Cependant, l'article prend soin de préciser que toutes les compétences ne se sont pas améliorées d'une manière statistiquement assez « bruyante » pour être certaine. Bien que les étudiants se soient améliorés sur des points comme le langage corporel et l'écoute active, les changements n'étaient pas assez forts pour affirmer avec certitude que la formation en était la cause, contrairement aux grands bonds dans la confiance et la sensibilisation. L'étude a également remarqué des schémas intéressants sur qui avait le plus appris. Les étudiantes, les étudiants âgés de 21 à 24 ans et les étudiants issus de groupes religieux minoritaires (comme les chrétiens et les ahmadis) semblaient avoir le plus tiré profit de l'expérience. Les étudiants de la province du Sindh ont également montré des gains plus élevés. Cela suggère que, bien que la formation ait fonctionné pour tout le monde, certaines personnes étaient peut-être plus prêtes à absorber les leçons que d'autres, peut-être parce qu'elles avaient plus d'expérience personnelle du fait d'être différentes ou parce qu'elles étaient à un stade de leur vie où elles étaient plus ouvertes à de nouvelles idées.

Les chercheurs ont également souligné ce qui n'a pas aussi bien fonctionné. Ils ont constaté que les groupes religieux majoritaires (sunnites et chiites) ne montraient pas le même niveau d'amélioration que les minorités. Ils suggèrent que cela pourrait être dû au fait que les groupes majoritaires ressentent parfois moins le besoin de discuter avec les autres ou pourraient être plus inquiets de l'idée que discuter de différentes croyances puisse menacer leurs propres croyances. L'étude ne prétend pas avoir résolu le problème du conflit religieux pour toujours ; elle suggère plutôt que des sessions de formation courtes et structurées peuvent être une première étape puissante. C'est comme apprendre à faire du vélo : les petites roues les ont aidés à garder l'équilibre et à avancer, mais ils doivent encore pratiquer pour rester stables par eux-mêmes.

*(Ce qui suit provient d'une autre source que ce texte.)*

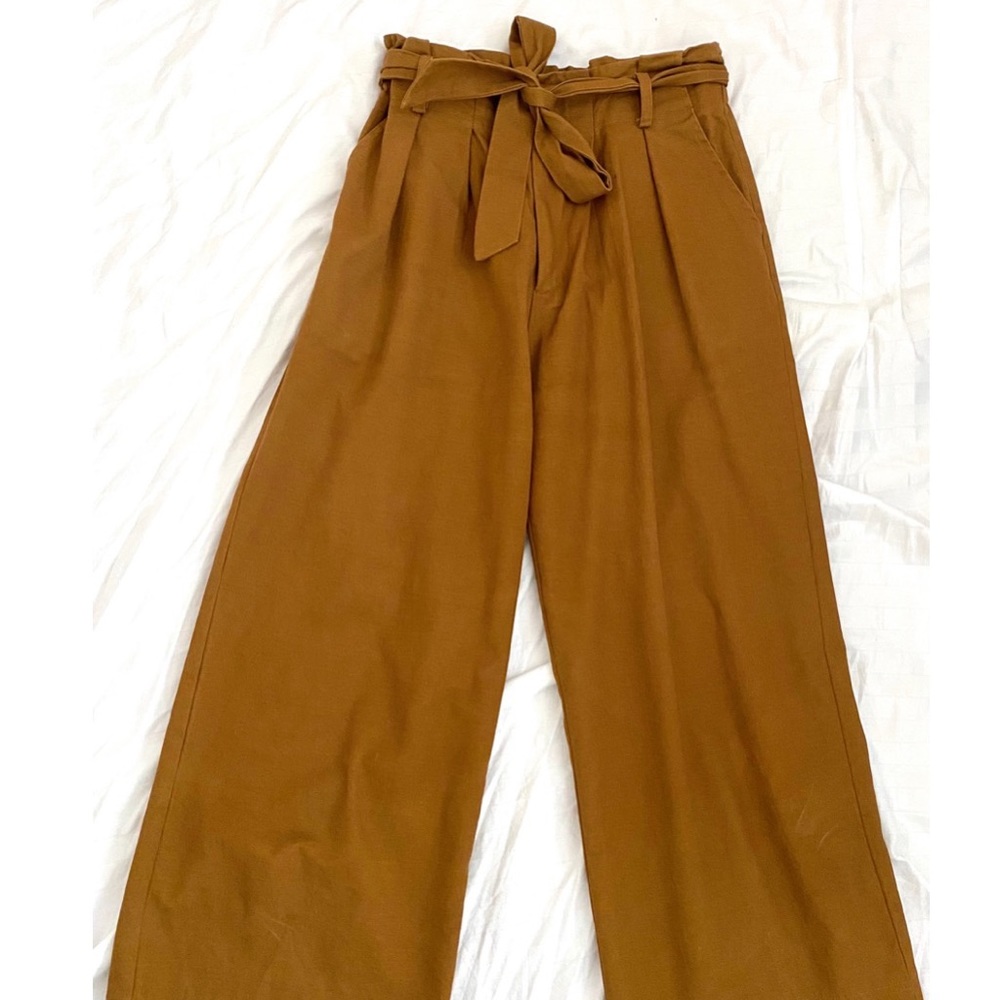 Linen wide pants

En fin de compte, cet article suggère que les universités sont le terrain de jeu parfait pour enseigner ces compétences. En mélangeant des étudiants de tout le pays et de toutes les confessions, et en leur offrant un espace sûr pour pratiquer la parole et l'écoute, nous pouvons aider à construire une génération de leaders qui savent maintenir la paix. Les auteurs recommandent que les écoles fassent de ces types de cours une partie régulière du programme, peut-être même en les rendant plus longs et plus pratiques, afin que les leçons s'ancrent durablement. C'est un signe d'espoir que même un court cours de sept semaines peut planter les graines de la confiance et du respect qui pourraient grandir en une forêt de l'harmonie bien plus vaste à l'avenir.